There has been a slight improvement from 2022 of the rate learners are reporting bullying and harassment (1.53%) and incidents of discrimination (1.84%).

Overall, however, reporting concerns remains low despite learners knowing how to raise concerns.

Only 19.91% of learners who experienced discrimination (by patients or staff) reported it. Of these, 54.44% reported their organisation did not deal with it.

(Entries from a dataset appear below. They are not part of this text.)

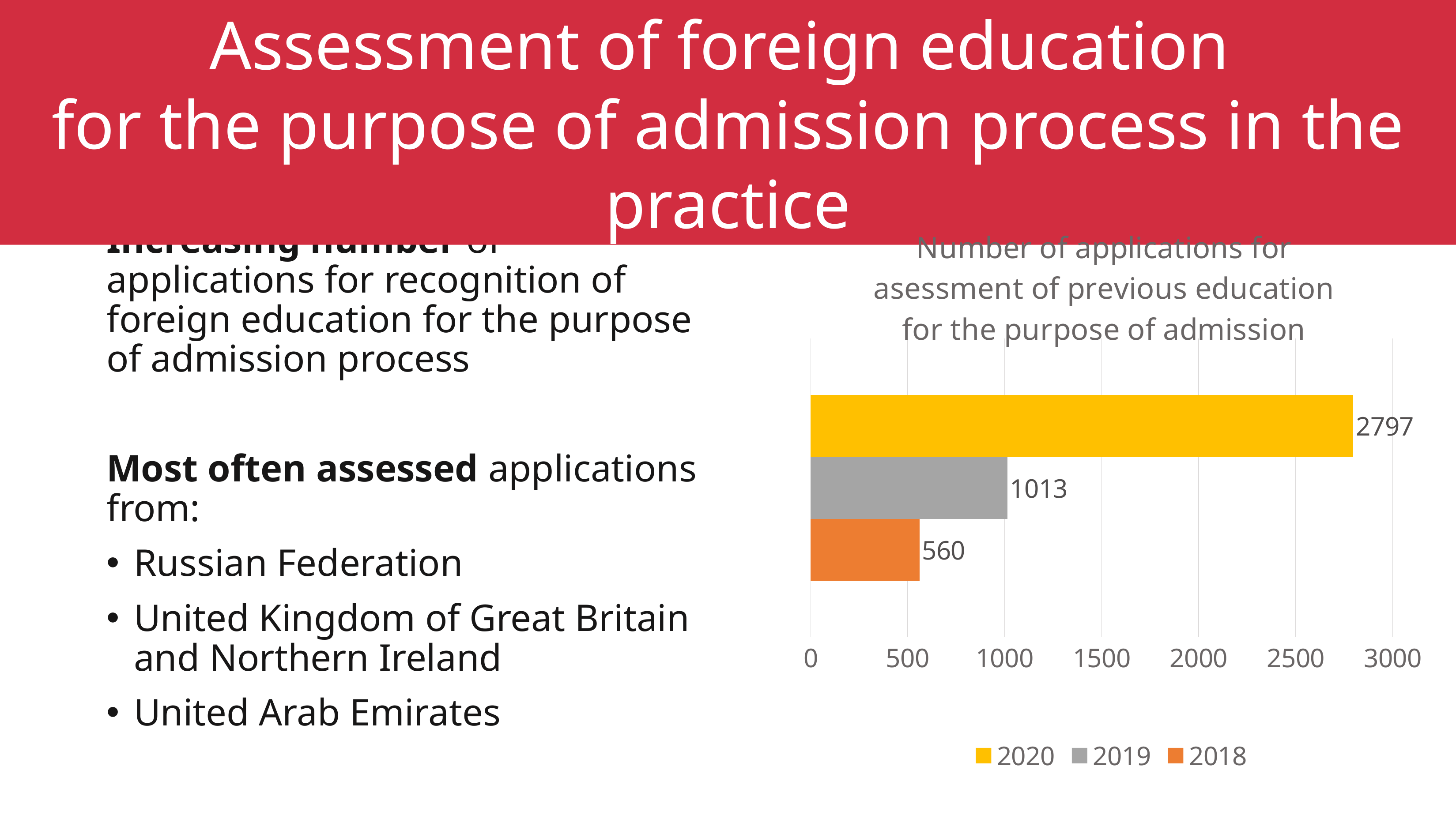
How many series does the legend list? 3 What is the difference between the number of applications in 2019 and 2018? 453 Which year has the highest number of applications? 2020 Which colour represents 2019 in the chart? Grey What kind of chart is shown on the slide? Bar chart What is the number of applications for 2020? 2797 What is the number of applications for 2018? 560 What is the number of applications for 2019? 1013 Is the value for 2020 greater or less than 2500? greater Which year has the lowest number of applications? 2018 Which year had more applications, 2019 or 2018? 2019 What is the difference between the number of applications in 2020 and 2019? 1784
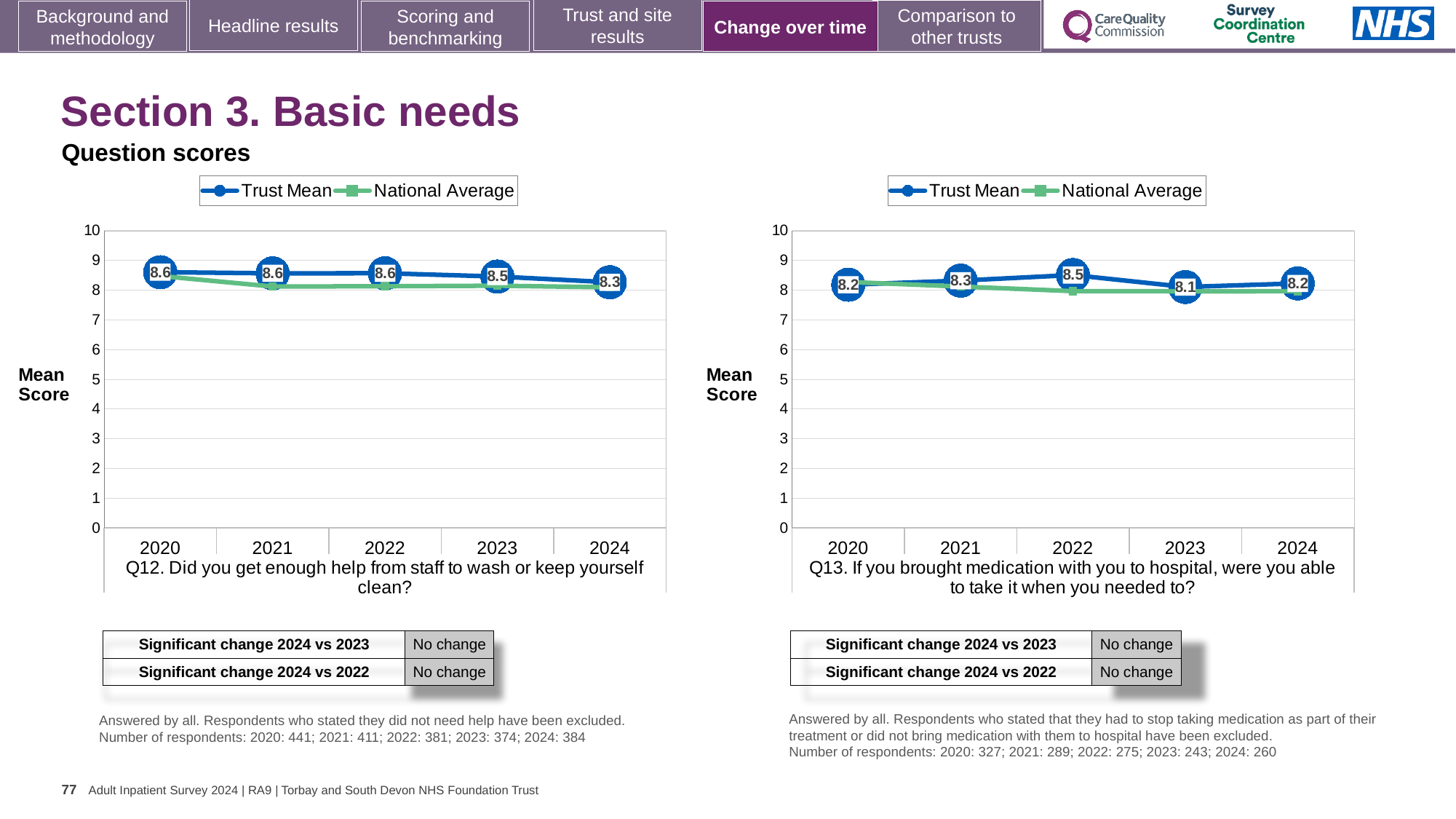
In the Q13 chart (right), is the Trust Mean higher in 2022 or in 2024? 2022 In the Q12 chart (left), what is the Trust Mean for 2024? 8.3 In the Q12 chart (left), what is the difference between the Trust Mean in 2020 and in 2024? 0.3 How many series does the legend of the Q13 chart (right) list? 2 In the Q12 chart (left), what is the Trust Mean for 2020? 8.6 In the Q13 chart (right), what is the difference between the Trust Mean in 2022 and in 2023? 0.4 How many years are plotted on the x axis of the Q12 chart (left)? 5 In the Q13 chart (right), what is the Trust Mean for 2022? 8.5 In the Q13 chart (right), which year has the lowest Trust Mean? 2023 In the Q13 chart (right), which year has the highest Trust Mean? 2022 In the Q12 chart (left), is the National Average for 2024 greater or less than 5? greater What type of chart is the Q12 chart (left)? Line chart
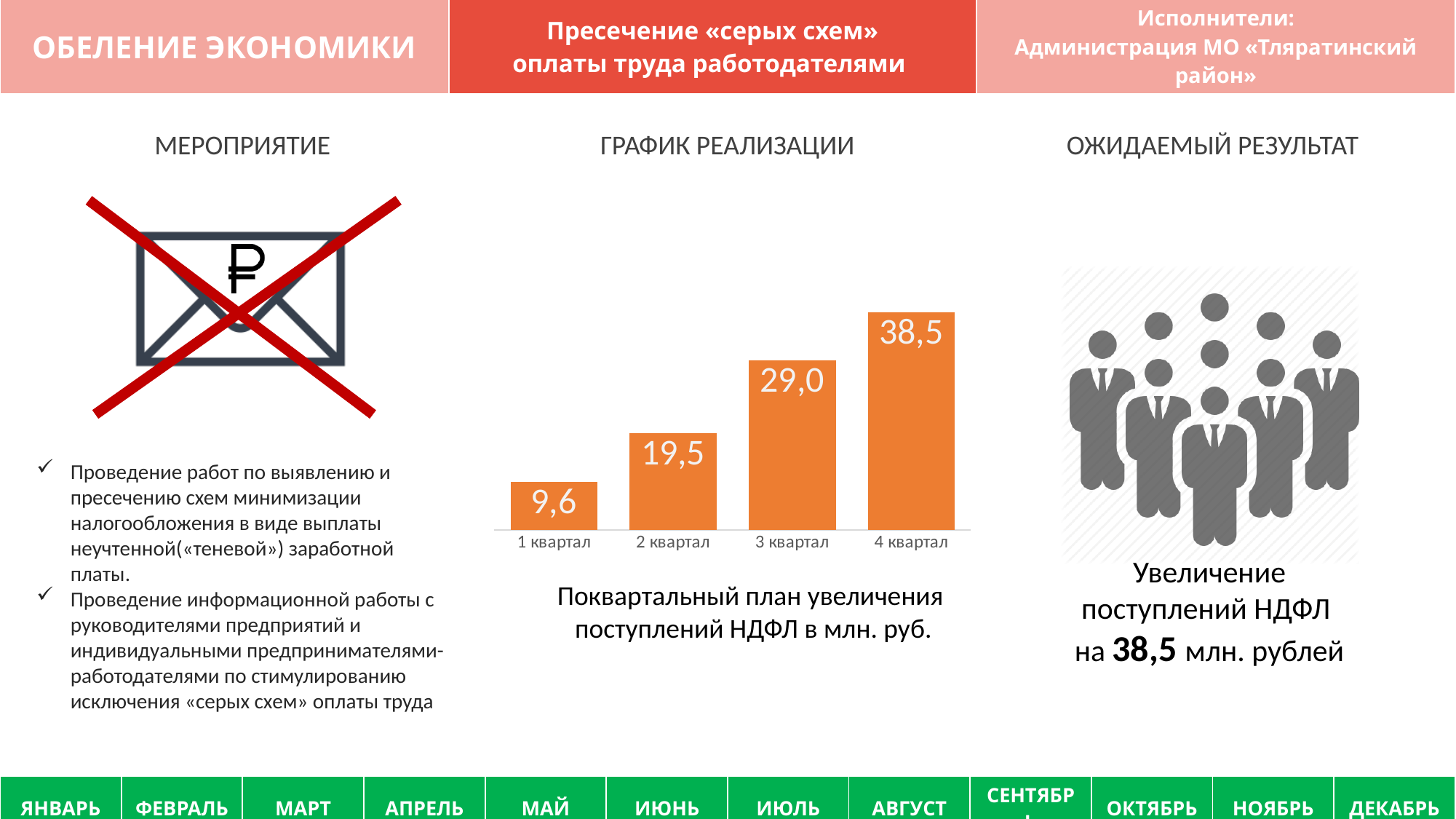
What is the value for 3 квартал? 29,0 What is the value for 2 квартал? 19,5 Which quarter has the highest value? 4 квартал What is the difference between the values for 3 квартал and 2 квартал? 9,5 How many categories are shown on the chart? 4 Which is larger, the value for 2 квартал or the value for 3 квартал? 3 квартал What is the value for 4 квартал? 38,5 Which quarter has the lowest value? 1 квартал Do the values rise or fall from 1 квартал to 4 квартал? rise What kind of chart is shown on the slide? bar chart What is the value for 1 квартал? 9,6 What is the difference between the values for 4 квартал and 1 квартал? 28,9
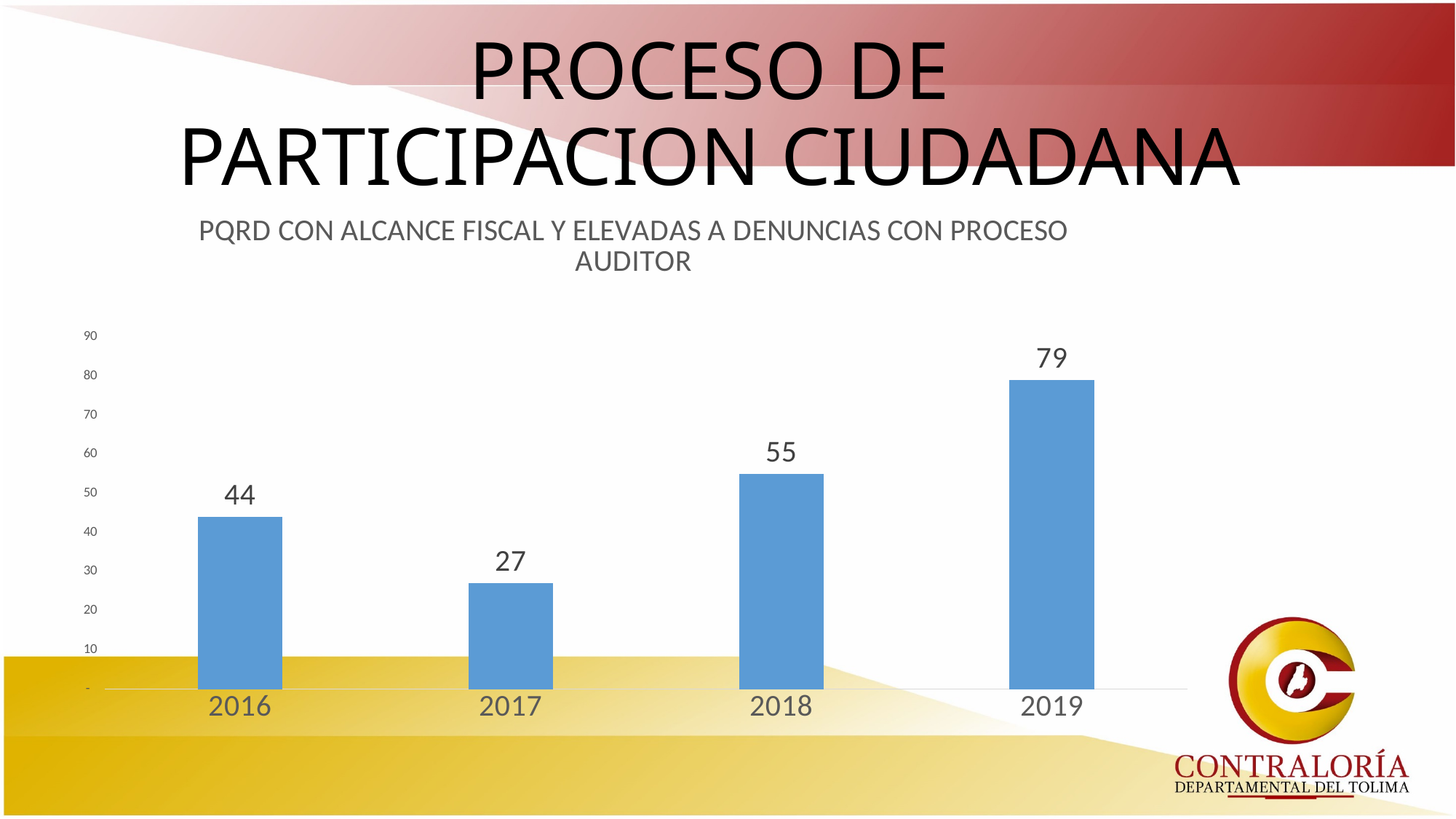
What is the value for 2019? 79 What is the value for 2016? 44 How many years are shown on the chart? 4 Which year has the lowest value? 2017 What is the value for 2017? 27 What is the title of the chart? PQRD CON ALCANCE FISCAL Y ELEVADAS A DENUNCIAS CON PROCESO AUDITOR Which year has the highest value? 2019 What is the difference between the values for 2019 and 2018? 24 What is the difference between the values for 2016 and 2017? 17 What is the value for 2018? 55 What kind of chart is shown on the slide? Bar chart Which is larger, the value for 2016 or the value for 2018? 2018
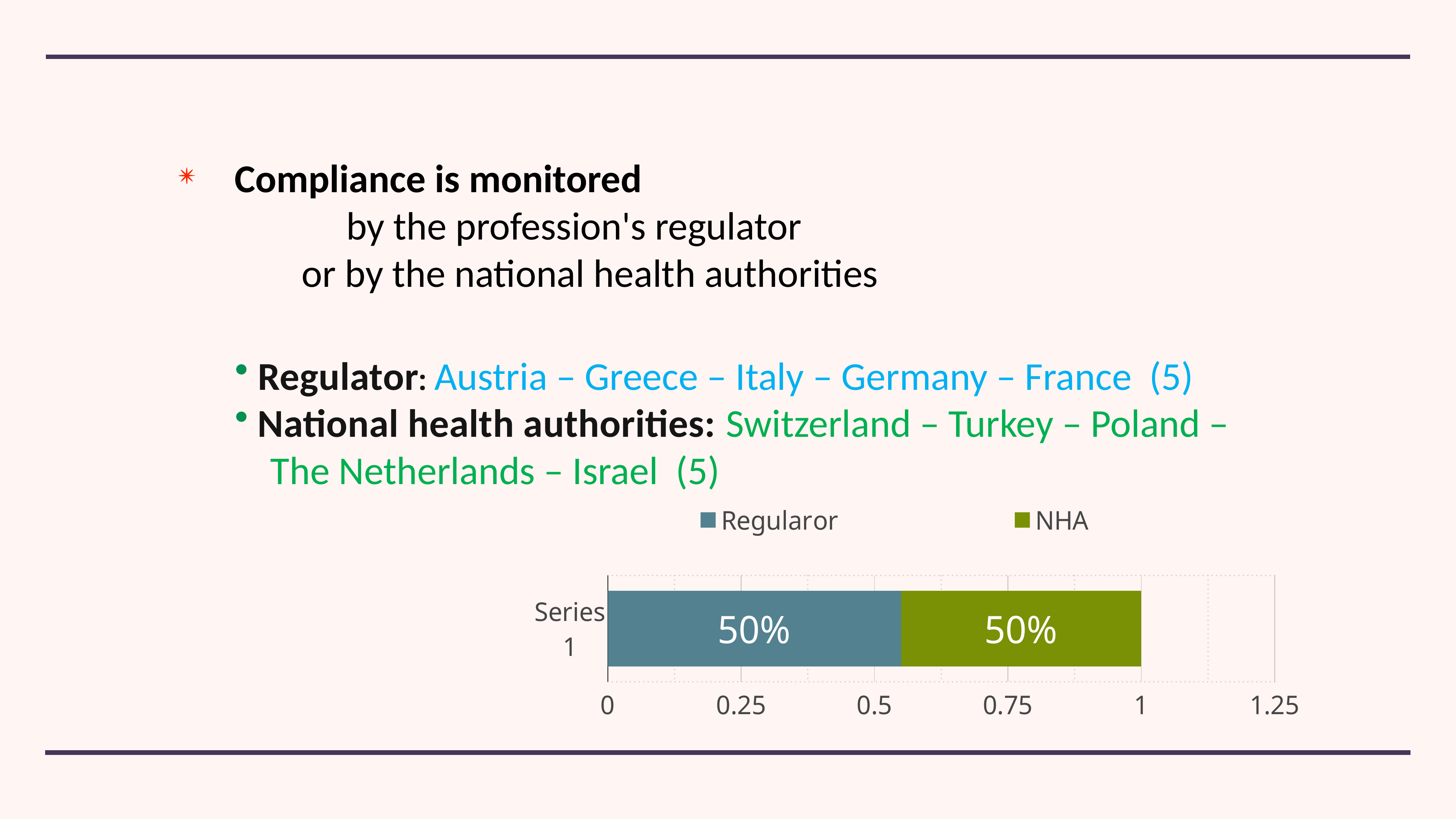
What value is shown for the NHA series in the bar chart? 50% What kind of chart is shown on the slide? Stacked bar chart What value is shown for the Regularor series in the bar chart? 50% How many series does the legend of the chart list? 2 Which legend entry is shown in green in the chart? NHA What is the total of the two labelled segments in the stacked bar? 100% What is the name of the single category shown on the chart's vertical axis? Series 1 How many categories are plotted on the chart's vertical axis? 1 What is the highest tick value shown on the chart's horizontal axis? 1.25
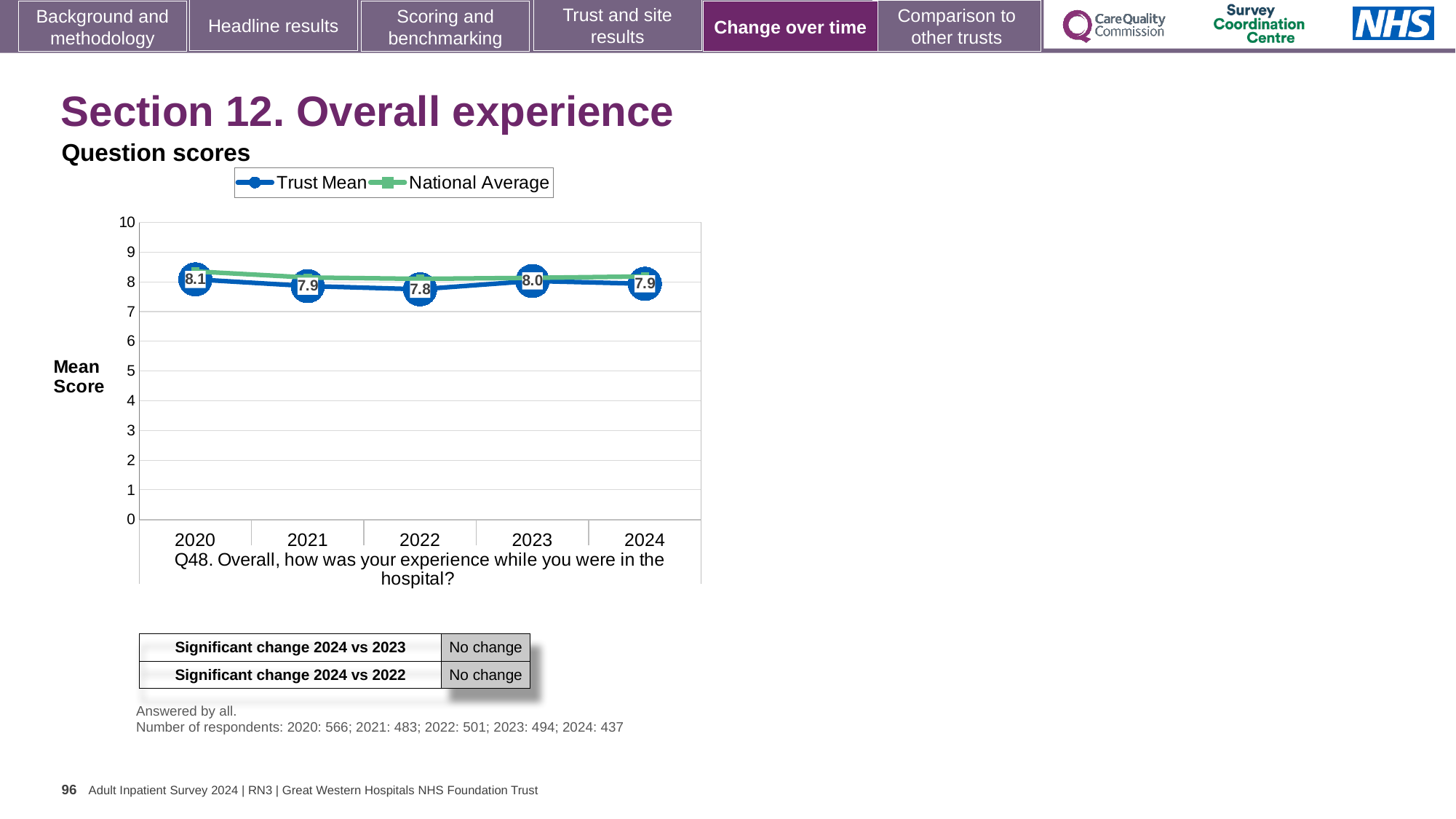
How many years are plotted on the x axis? 5 Is the National Average value for 2020 greater or less than 7? greater Which year has the larger Trust Mean score, 2023 or 2022? 2023 How many series does the legend list? 2 Does the Trust Mean score rise or fall from 2020 to 2022? Fall What is the Trust Mean score for 2020? 8.1 What is the difference between the Trust Mean score in 2020 and in 2022? 0.3 What kind of chart is shown? Line chart What is the Trust Mean score for 2022? 7.8 What is the Trust Mean score for 2024? 7.9 In which year is the Trust Mean score highest? 2020 In which year is the Trust Mean score lowest? 2022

5.42% of learners have reported experiencing or witnessing (5.82%) unwanted, harmful and/or inappropriate sexual behaviours. Of these, only 23.46% reported it.

The NHS England Provider Self-Assessment (2023) reported that 98% of placement providers have policies and processes in place to manage discriminatory behaviour from patients and ensuring reporting mechanisms and data collection take learners into account (95%). The NETS data identifies areas for improvement on how relevant Trust policies and processes are signposted to learners. There is much work to do to enable psychologically safe environments for learners to feel comfortable raising concerns and knowing that when they do raise concerns, their organisation will deal with their concerns. 

Launched in 2023, the Safe Learning Environment Charter supports the development of positive safety cultures and continuous learning across all learning environments in the NHS. The Charter sets out the supportive learning environment required to allow learners to become well-rounded professionals with the right skills and knowledge to provide safe and compassionate care of the highest quality.

In September 2023, NHS England launched its first ever Sexual Safety Charter in collaboration with key partners across the healthcare system.  Signatories to this charter commit to taking and enforcing a zero-tolerance approach to any unwanted, inappropriate and/or harmful sexual behaviours within the workplace, and to ten core principles and actions to help achieve this. It is expected that signatories will implement all ten commitments by July 2024.